2021-07-29 20:34

酷暑で「死ぬかも」=テニスなど影響、対応鈍く―東京五輪〔五輪〕

 コロナ禍での東京五輪は、酷暑にも見舞われる。都心では開会式前後から最高気温が34度を超えたこともあり、屋外競技の選手がもがく。テニスは競技6日目から開始が午後3時に繰り下がった。
 男子で世界ランキング2位のダニール・メドベージェフ(ROC)は当初から夕方の開始に変更するよう求め、世界1位で四大大会通算20勝のノバク・ジョコビッチ(セルビア)も同調していた。

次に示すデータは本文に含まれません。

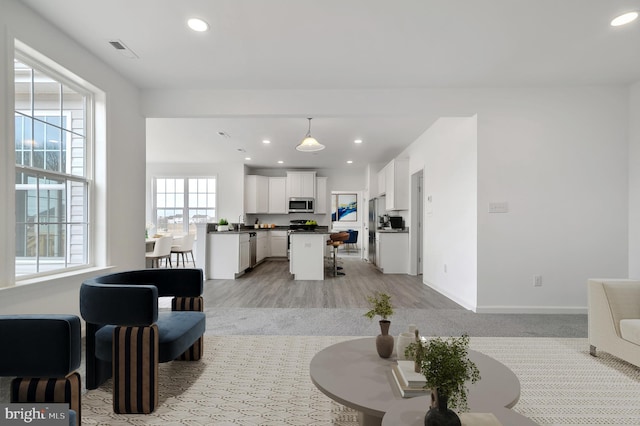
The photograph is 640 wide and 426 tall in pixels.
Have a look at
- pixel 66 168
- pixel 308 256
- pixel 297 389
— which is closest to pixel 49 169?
pixel 66 168

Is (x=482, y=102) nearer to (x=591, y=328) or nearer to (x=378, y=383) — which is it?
(x=591, y=328)

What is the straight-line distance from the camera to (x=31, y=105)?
2701 mm

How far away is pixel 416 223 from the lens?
6.81 metres

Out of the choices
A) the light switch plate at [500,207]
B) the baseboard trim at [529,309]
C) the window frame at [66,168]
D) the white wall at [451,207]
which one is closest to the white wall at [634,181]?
the baseboard trim at [529,309]

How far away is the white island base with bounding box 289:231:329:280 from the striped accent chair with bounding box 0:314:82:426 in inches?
195

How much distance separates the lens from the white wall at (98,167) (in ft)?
7.68

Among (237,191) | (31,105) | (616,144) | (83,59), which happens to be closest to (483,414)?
(31,105)

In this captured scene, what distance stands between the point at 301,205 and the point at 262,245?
1.62 metres

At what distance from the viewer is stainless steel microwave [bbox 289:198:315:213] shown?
944 centimetres

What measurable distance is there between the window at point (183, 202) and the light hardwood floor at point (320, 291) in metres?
2.98

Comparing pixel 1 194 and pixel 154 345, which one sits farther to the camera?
pixel 1 194

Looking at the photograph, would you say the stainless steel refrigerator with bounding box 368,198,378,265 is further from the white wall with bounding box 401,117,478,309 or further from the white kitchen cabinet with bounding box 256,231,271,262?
the white kitchen cabinet with bounding box 256,231,271,262

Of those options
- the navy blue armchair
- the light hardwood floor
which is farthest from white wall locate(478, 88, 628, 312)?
the navy blue armchair

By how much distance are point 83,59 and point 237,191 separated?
5.95 meters
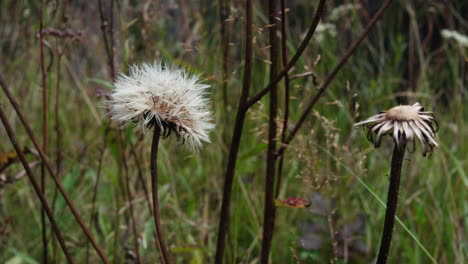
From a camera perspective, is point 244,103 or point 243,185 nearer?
point 244,103

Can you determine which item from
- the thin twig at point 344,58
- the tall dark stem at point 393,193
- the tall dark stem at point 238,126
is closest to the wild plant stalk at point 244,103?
the tall dark stem at point 238,126

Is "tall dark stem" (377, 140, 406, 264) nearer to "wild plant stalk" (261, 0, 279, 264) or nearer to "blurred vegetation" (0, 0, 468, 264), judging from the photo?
"wild plant stalk" (261, 0, 279, 264)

 メドベージェフはフルセットの末に午後1時半すぎに試合を終えた28日に「横隔膜がふさがれたような感じがして、うまく呼吸できなかった。視界が暗くなった」と不調を訴えた。ロイター電によると、試合中に主審の呼び掛けに「試合は終えられても死ぬかもしれない」と応じた。

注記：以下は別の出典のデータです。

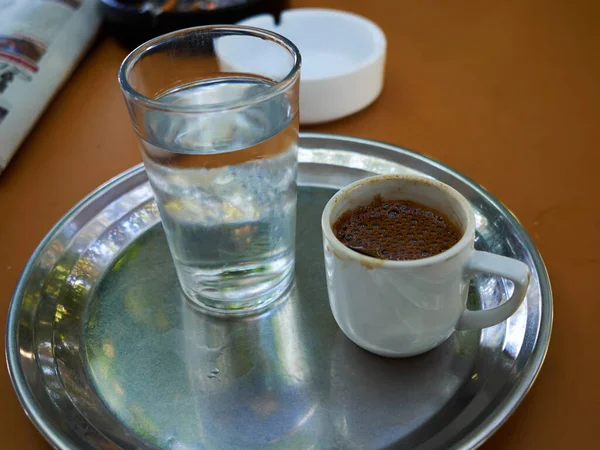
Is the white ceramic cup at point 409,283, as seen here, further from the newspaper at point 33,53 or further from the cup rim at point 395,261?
the newspaper at point 33,53

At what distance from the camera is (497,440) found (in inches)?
15.6

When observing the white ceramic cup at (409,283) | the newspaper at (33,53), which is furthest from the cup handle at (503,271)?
the newspaper at (33,53)

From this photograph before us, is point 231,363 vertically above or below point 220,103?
below

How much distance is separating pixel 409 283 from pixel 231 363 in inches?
5.7

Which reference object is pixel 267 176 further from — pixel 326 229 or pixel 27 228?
pixel 27 228

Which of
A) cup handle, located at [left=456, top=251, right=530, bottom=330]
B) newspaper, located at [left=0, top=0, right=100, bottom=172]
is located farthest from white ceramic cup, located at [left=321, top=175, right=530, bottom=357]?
newspaper, located at [left=0, top=0, right=100, bottom=172]

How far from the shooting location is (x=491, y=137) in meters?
0.68

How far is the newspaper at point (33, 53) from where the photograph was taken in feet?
2.20

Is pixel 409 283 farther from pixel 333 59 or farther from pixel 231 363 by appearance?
pixel 333 59

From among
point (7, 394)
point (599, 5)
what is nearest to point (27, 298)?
point (7, 394)

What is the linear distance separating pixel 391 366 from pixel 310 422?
0.23 feet

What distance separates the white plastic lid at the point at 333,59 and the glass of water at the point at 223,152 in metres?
0.17

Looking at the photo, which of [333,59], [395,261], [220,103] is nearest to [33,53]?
[333,59]

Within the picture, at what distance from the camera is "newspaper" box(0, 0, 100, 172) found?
67 centimetres
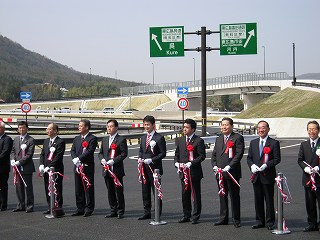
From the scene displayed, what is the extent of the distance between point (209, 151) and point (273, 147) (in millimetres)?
16707

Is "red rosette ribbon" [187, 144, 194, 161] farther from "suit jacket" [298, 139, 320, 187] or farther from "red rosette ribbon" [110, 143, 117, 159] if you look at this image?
"suit jacket" [298, 139, 320, 187]

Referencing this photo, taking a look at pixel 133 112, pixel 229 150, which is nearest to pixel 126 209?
pixel 229 150

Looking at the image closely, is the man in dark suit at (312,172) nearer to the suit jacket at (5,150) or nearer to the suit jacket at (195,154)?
the suit jacket at (195,154)

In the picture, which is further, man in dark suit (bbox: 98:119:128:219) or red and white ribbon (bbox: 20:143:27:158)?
red and white ribbon (bbox: 20:143:27:158)

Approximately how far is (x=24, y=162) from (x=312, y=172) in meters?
5.78

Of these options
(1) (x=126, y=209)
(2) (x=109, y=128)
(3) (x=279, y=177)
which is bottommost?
(1) (x=126, y=209)

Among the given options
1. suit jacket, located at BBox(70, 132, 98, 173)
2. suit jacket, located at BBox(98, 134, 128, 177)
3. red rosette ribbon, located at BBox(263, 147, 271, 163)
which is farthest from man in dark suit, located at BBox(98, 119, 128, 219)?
red rosette ribbon, located at BBox(263, 147, 271, 163)

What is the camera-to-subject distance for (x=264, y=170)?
8.88 metres

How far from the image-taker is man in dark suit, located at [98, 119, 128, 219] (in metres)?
10.0

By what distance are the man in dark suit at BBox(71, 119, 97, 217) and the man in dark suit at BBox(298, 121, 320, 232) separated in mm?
4081

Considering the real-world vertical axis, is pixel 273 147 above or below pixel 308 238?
above

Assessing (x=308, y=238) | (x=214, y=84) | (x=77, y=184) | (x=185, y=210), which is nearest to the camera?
(x=308, y=238)

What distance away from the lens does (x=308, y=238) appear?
8242mm

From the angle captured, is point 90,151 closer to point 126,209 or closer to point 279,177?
point 126,209
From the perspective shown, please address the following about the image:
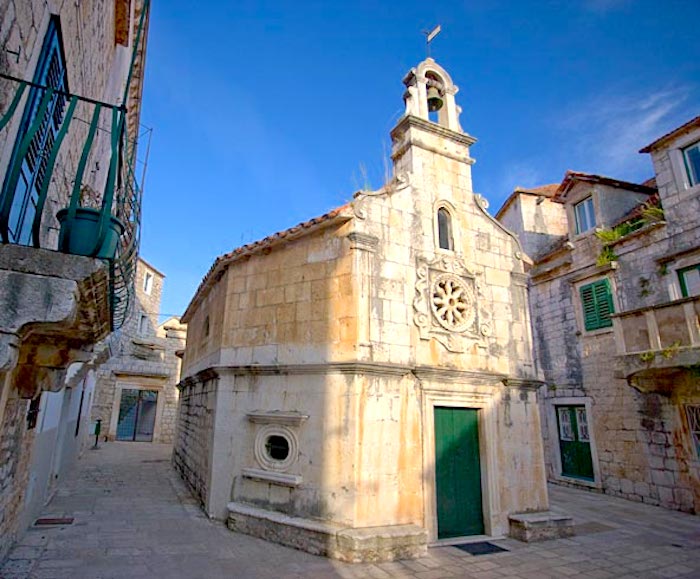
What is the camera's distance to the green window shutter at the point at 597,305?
11695 millimetres

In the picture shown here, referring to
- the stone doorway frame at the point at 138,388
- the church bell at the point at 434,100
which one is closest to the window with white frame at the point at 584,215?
the church bell at the point at 434,100

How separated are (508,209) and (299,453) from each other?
41.3 ft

 会場の有明テニスの森公園は雨天時のセンターコート以外は屋根がなく、ハードコートの照り返しがきつい。異常気象指針が設けられ、暑さ指数(WBGT)が30.1度を超えると最終第3セットの前に10分間の休憩を取れる。1回戦で適用を受けたダニエル太郎(エイブル)は「なかったら、たぶん続けられなかった」と話した。
 他の屋外競技でも、アーチェリー女子のスベトラーナ・ゴンボエワ(ROC)が23日の競技後に熱中症の症状で倒れた。スケートボード男子ストリートのナイジャ・ヒューストン(米国)は「ボードが(暑さで)曲がる」と話した。
 酷暑は以前から分かっていた。大会組織委員会の高谷正哲スポークスパーソンは「厳しいコンディションになったことには心を痛める。(テニスの時間変更は)今の時点での一つのベストな選択」と言うが、対策は甘く、対応も鈍い。